REQUIREMENT: Show each line of the data below that contains the word "narrow", copying every such line in full.

INPUT RECORDS:
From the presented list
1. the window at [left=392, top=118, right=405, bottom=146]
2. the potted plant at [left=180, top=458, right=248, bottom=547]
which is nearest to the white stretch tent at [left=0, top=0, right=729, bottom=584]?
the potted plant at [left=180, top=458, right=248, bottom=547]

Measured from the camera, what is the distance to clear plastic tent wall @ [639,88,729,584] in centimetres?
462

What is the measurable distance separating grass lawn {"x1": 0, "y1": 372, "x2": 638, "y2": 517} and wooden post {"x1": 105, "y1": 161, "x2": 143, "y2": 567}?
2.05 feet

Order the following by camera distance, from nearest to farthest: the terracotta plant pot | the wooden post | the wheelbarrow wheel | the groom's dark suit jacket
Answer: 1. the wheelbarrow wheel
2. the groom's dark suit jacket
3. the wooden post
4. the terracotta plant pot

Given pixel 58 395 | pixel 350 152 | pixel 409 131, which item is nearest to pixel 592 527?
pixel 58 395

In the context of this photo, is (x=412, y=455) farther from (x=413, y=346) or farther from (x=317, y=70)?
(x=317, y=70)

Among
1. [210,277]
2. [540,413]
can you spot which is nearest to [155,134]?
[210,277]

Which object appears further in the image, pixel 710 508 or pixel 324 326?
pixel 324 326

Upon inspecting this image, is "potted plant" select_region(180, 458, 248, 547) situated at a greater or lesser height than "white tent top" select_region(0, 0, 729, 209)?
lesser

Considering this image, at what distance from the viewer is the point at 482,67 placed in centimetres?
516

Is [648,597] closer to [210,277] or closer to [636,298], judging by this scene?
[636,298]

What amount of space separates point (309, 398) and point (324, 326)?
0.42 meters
...
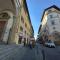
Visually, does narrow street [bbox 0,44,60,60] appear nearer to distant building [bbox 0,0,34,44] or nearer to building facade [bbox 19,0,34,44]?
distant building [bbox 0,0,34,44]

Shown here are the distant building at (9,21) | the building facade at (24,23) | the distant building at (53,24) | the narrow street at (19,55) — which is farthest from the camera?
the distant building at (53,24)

THE COMPLETED TASK:
Visually, does narrow street [bbox 0,44,60,60] appear nearer to distant building [bbox 0,0,34,44] or nearer to building facade [bbox 19,0,34,44]?
Shown here are the distant building at (9,21) | the building facade at (24,23) | the distant building at (53,24) | the narrow street at (19,55) — which is farthest from the camera?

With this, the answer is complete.